Valena shrugged. “The isotope ratios are a proxy for temperature. It’s simple physics. The laws of thermodynamics. The hydrogen in the water molecule is a slightly different story. Hydrogen typically has just one proton, but sometimes two. We call that deuterium. How much deuterium you find in the ice is a reflection of the temperature of the water that evaporated to form the cloud. So by analyzing the isotopes in the ice, you can read the surface temperature of the ocean waters up in the tropics where the water left the ocean and entered the atmosphere as vapor.”
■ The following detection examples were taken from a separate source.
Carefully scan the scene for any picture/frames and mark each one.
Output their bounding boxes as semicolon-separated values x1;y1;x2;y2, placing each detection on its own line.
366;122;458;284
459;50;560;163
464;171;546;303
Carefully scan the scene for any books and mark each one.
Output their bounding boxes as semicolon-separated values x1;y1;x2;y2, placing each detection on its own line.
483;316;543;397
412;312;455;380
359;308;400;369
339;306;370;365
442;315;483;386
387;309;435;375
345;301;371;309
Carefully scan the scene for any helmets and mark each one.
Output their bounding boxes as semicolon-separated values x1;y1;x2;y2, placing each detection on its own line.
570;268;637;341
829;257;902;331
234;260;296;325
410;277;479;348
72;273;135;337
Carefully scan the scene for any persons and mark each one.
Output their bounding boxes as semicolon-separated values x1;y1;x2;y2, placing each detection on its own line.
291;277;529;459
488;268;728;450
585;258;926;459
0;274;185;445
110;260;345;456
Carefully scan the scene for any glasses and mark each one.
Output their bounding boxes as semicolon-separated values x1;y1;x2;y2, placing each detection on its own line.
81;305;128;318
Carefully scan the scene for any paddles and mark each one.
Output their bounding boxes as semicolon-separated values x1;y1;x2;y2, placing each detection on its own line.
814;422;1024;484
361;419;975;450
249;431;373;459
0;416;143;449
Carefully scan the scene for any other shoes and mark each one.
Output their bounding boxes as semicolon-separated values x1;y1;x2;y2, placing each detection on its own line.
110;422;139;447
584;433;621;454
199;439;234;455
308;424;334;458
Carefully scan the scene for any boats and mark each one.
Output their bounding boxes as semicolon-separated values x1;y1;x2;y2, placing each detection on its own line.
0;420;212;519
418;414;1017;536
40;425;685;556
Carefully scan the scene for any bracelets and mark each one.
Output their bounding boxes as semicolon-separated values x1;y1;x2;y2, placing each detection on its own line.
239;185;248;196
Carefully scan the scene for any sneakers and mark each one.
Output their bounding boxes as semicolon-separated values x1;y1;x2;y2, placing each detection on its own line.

“So even though you drill in Antarctica, it’s not just about Antarctica.”
Valena laughed. “Why would the taxpayers who are paying for this research care how cold it is in the middle of Antarctica? We chose the WAIS Divide site because it will give us a global record. We’ll study the dust in the ice to figure out where it came from and how hard the wind was blowing. That tells us about atmospheric circulation patterns throughout this hemisphere. The amount of salt tells us how far into the ocean the sea ice extended around Antarctica, another indicator of ocean currents and global temperature. Organic compounds tell us about marine productivity in the southern oceans. The chemical and optical properties of summer snow and winter snow are different, so we can make measurements on the ice core that identify each annual layer of snowfall. It’s like counting tree rings, really old tree rings. But the gasses, they rock.”